The team also maintained a small set of “taste invariants” enforced statically: structured logging, naming conventions for schemas and types, file size limits, platform-specific reliability requirements. Because the lints were custom, the error messages were written to inject remediation instructions directly into agent context. In a human-first workflow, these rules might feel pedantic. With agents, they become multipliers: once encoded, they apply everywhere at once.
The principle was: enforce boundaries centrally, allow autonomy locally. Within those boundaries, agents have significant freedom in how solutions are expressed. The resulting code does not always match human stylistic preferences, and that is accepted. As long as the output is correct, maintainable, and legible to future agent runs, it meets the bar.
Human taste gets fed back into the system continuously through review comments, refactoring pull requests, and user-facing bugs, captured as documentation updates or encoded directly into tooling.
Throughput changes the merge philosophy
As Codex’s throughput increased, many conventional engineering norms became counterproductive.
The repository operates with minimal blocking merge gates. Pull requests are short-lived. Test flakes are often addressed with follow-up runs rather than blocking progress indefinitely. In a system where agent throughput far exceeds human attention, corrections are cheap, and waiting is expensive. This would be irresponsible in a low-throughput environment. Here, it is often the right tradeoff.
Entropy and garbage collection
Full agent autonomy introduces novel problems. Codex replicates patterns that already exist in the repository, including uneven or suboptimal ones. Over time, this leads to drift.
Initially, humans addressed this manually, spending every Friday cleaning up what the team called “AI slop.” That did not scale.
Instead, the team encoded “golden principles” directly into the repository and built a recurring cleanup process. These are opinionated, mechanical rules that keep the codebase legible and consistent for future agent runs. For example: prefer shared utility packages over hand-rolled helpers to keep invariants centralized, and validate data boundaries rather than probing “YOLO-style.” On a regular cadence, background Codex tasks scan for deviations, update quality grades, and open targeted refactoring pull requests. Most can be reviewed in under a minute and automerged.
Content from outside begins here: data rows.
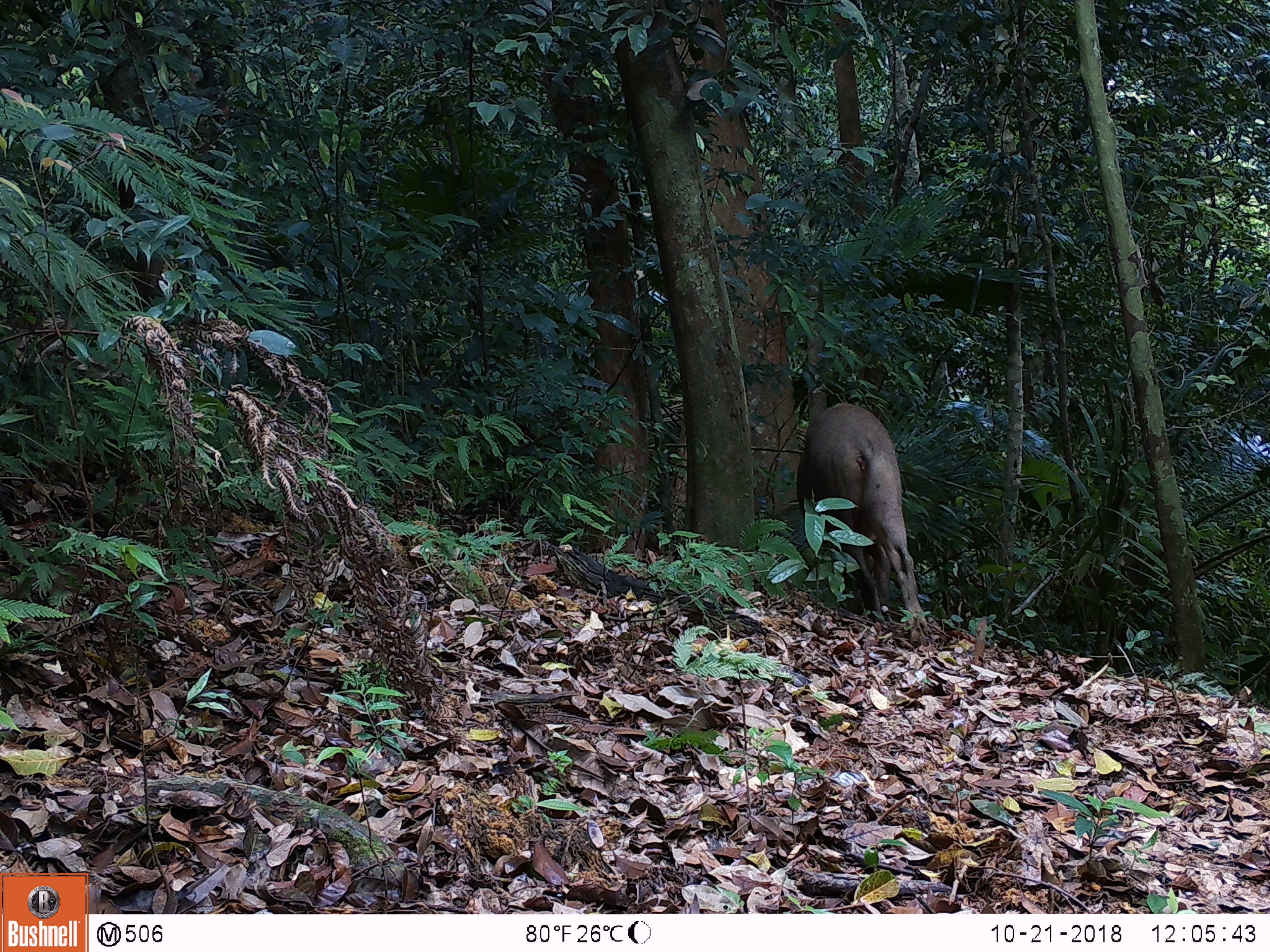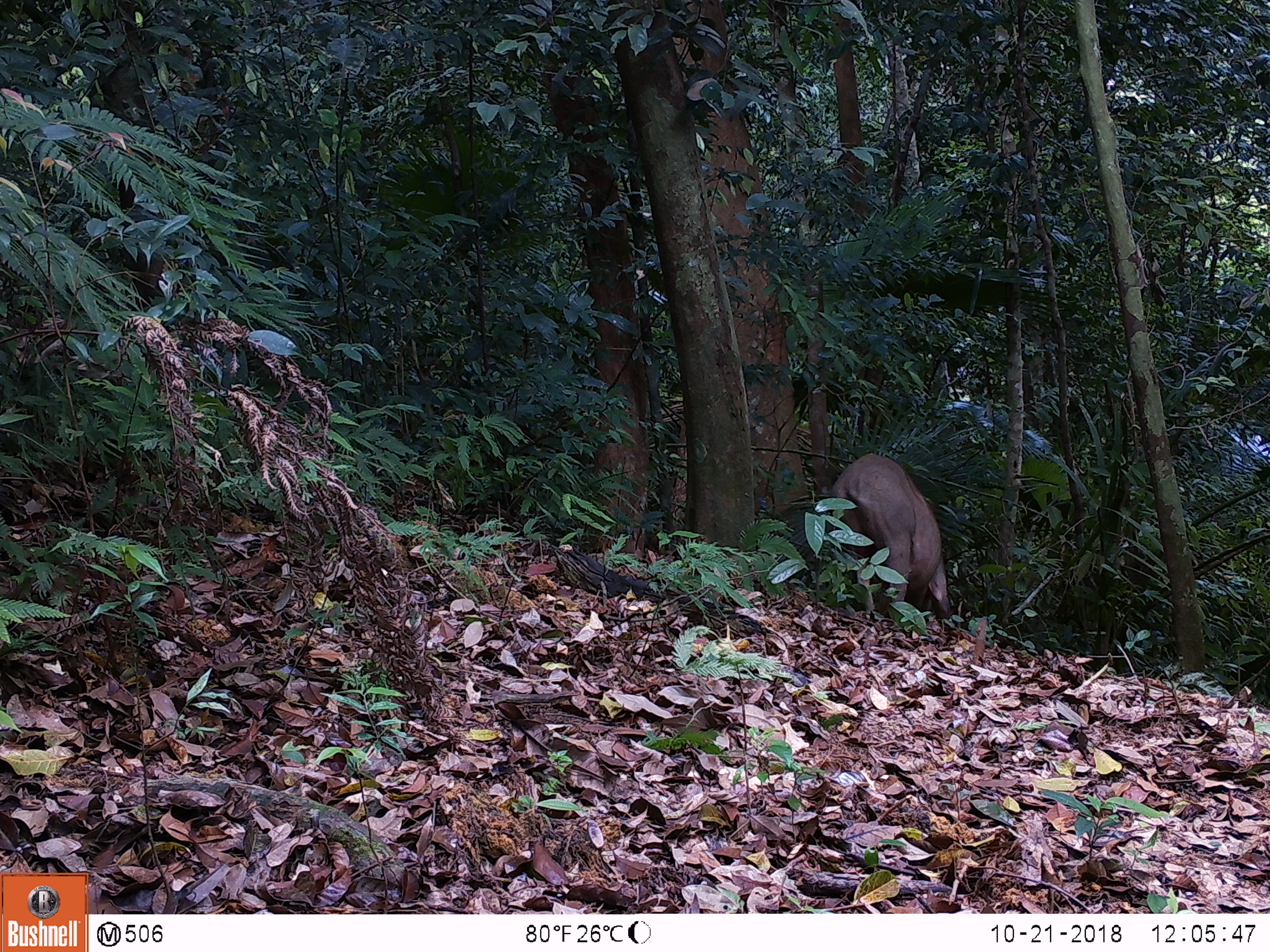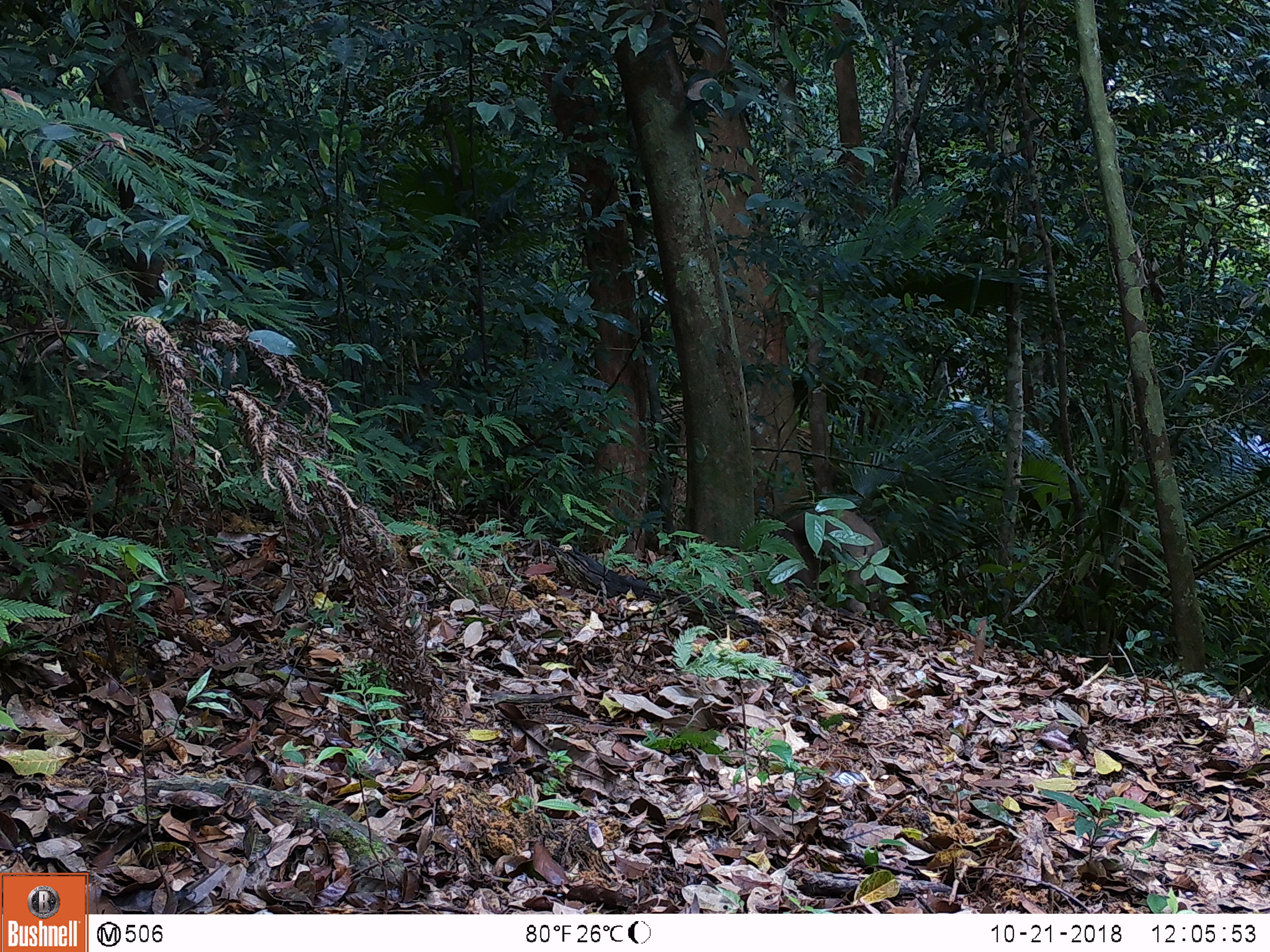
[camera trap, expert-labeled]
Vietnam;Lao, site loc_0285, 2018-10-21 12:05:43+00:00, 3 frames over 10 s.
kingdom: Animalia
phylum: Chordata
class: Mammalia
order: Artiodactyla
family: Suidae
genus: Sus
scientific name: Sus scrofa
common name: eurasian wild pig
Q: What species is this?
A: Eurasian wild pig (Sus scrofa).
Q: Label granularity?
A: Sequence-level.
The framing here is garbage collection. Technical debt is like a high-interest loan: almost always better to pay it down continuously in small increments than to let it compound. Human taste is captured once, then enforced continuously on every line of code. Bad patterns get caught and resolved daily rather than spreading for weeks.
What this means for software engineering
The clearest takeaway from this experiment is that building software in an agent-first world still demands discipline, but the discipline shows up in the scaffolding rather than the code. The tooling, abstractions, and feedback loops that keep a codebase coherent are increasingly where the engineering leverage lives.
The engineer’s job shifts: less time writing code, more time designing environments, specifying intent, and building feedback loops. When an agent struggles, the right question is not “how do I fix this code” but “what capability is missing from the environment, and how do I make it legible and enforceable for the agent?”
The most difficult challenges in this model center on designing control systems that help agents accomplish complex, reliable work at scale. That is what harness engineering is: the practice of building those systems well.